Pictures with short captions
· · ·

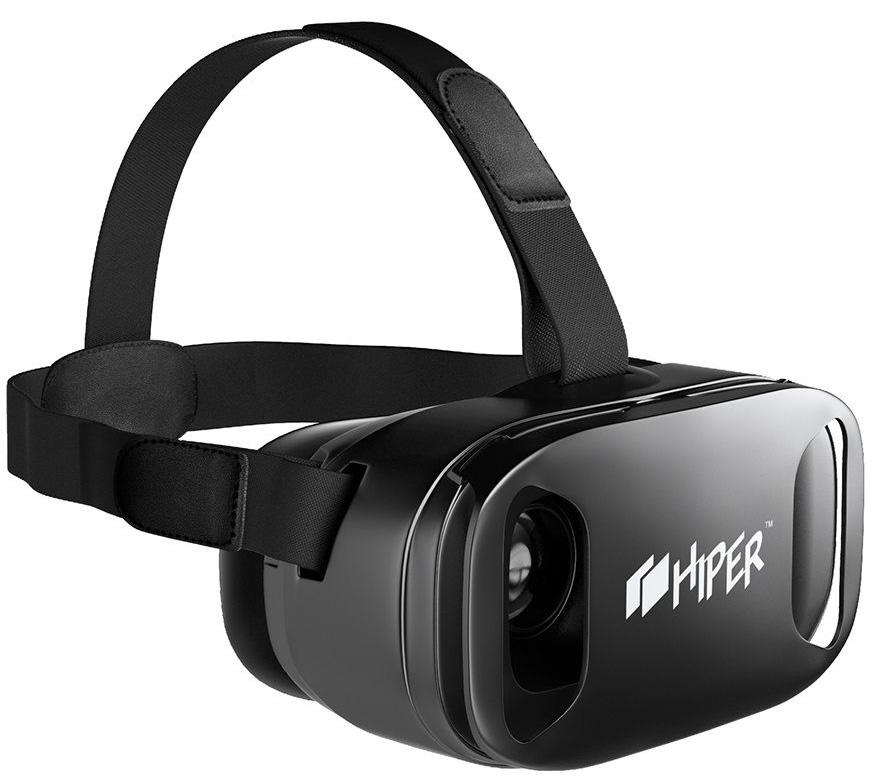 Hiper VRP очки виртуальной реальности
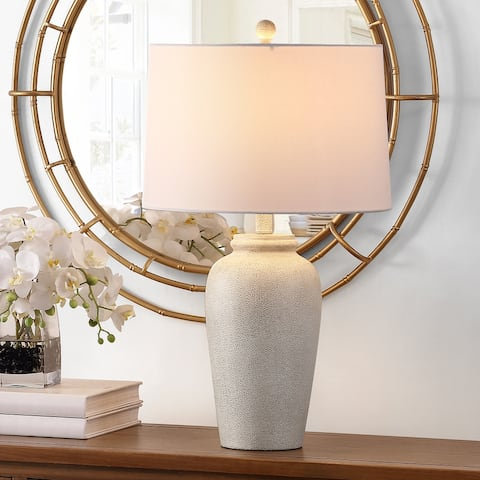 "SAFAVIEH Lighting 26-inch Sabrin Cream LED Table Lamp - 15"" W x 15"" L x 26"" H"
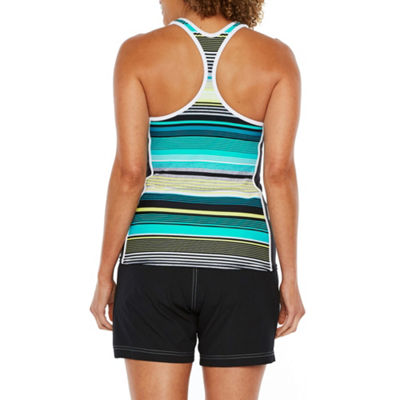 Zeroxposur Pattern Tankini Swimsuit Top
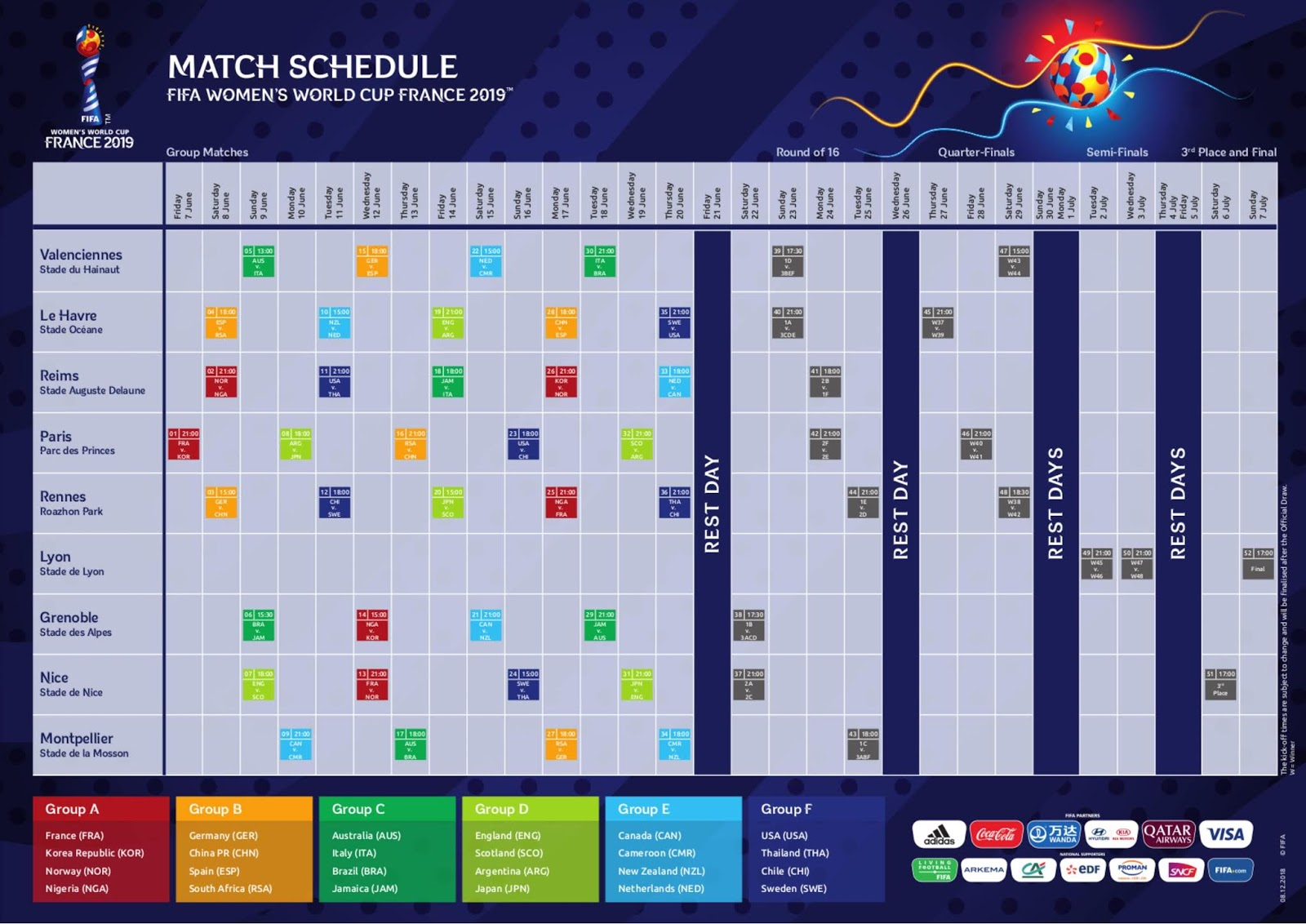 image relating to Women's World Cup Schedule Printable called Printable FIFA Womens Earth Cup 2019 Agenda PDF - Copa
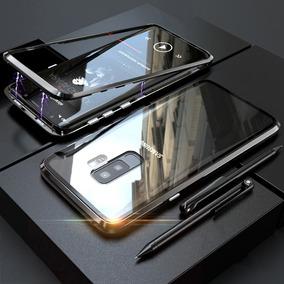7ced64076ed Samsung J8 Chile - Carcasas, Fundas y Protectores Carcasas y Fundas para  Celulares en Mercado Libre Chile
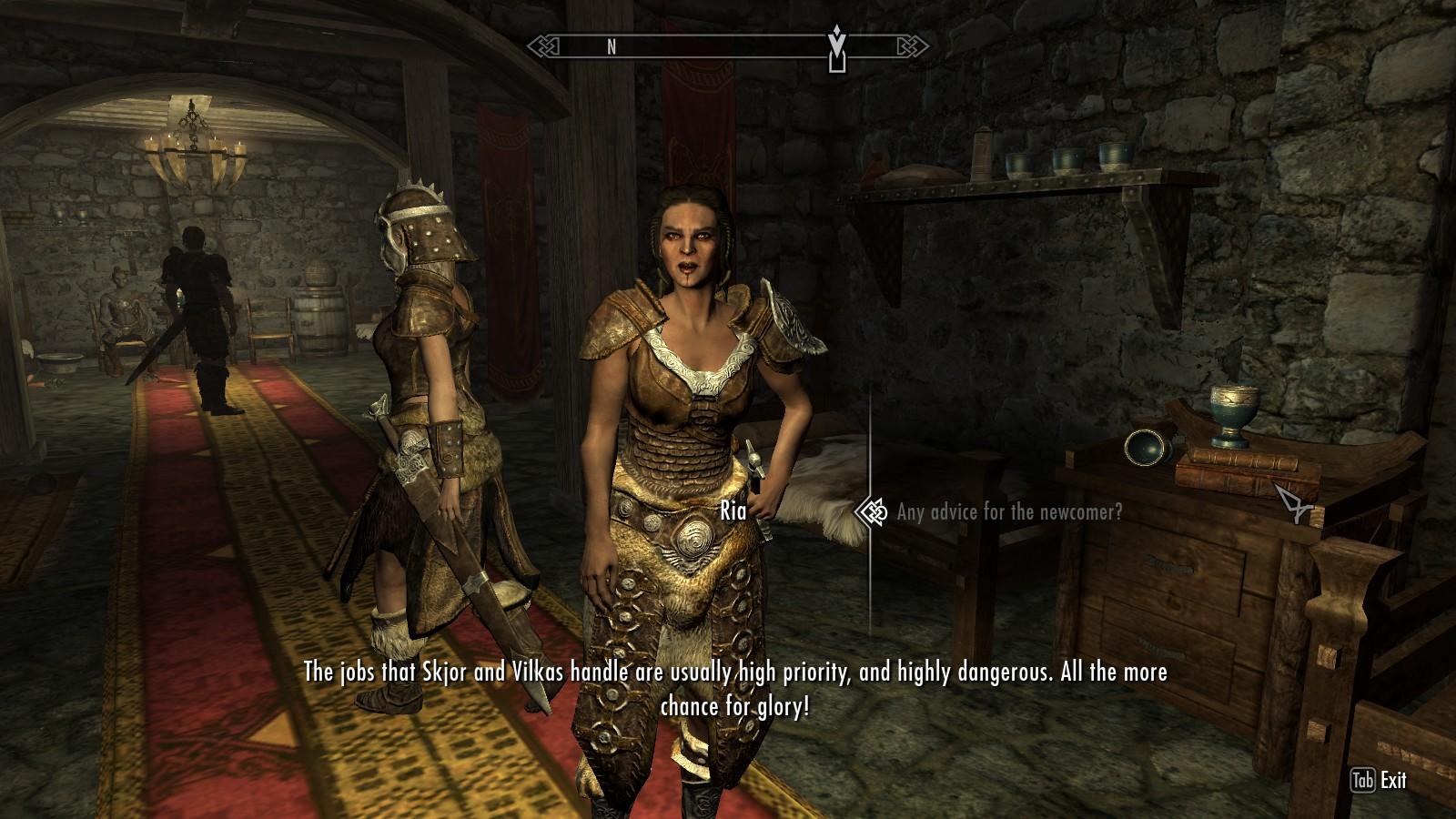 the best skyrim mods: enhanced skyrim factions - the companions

· · ·

PROBLEM TO WORK ON
All records must be output exactly as they are, except for the pictures, which are left out.

SOLUTION TO THE PROBLEM
 Hiper VRP очки виртуальной реальности
 "SAFAVIEH Lighting 26-inch Sabrin Cream LED Table Lamp - 15"" W x 15"" L x 26"" H"
 Zeroxposur Pattern Tankini Swimsuit Top
 image relating to Women's World Cup Schedule Printable called Printable FIFA Womens Earth Cup 2019 Agenda PDF - Copa
7ced64076ed Samsung J8 Chile - Carcasas, Fundas y Protectores Carcasas y Fundas para  Celulares en Mercado Libre Chile
 the best skyrim mods: enhanced skyrim factions - the companions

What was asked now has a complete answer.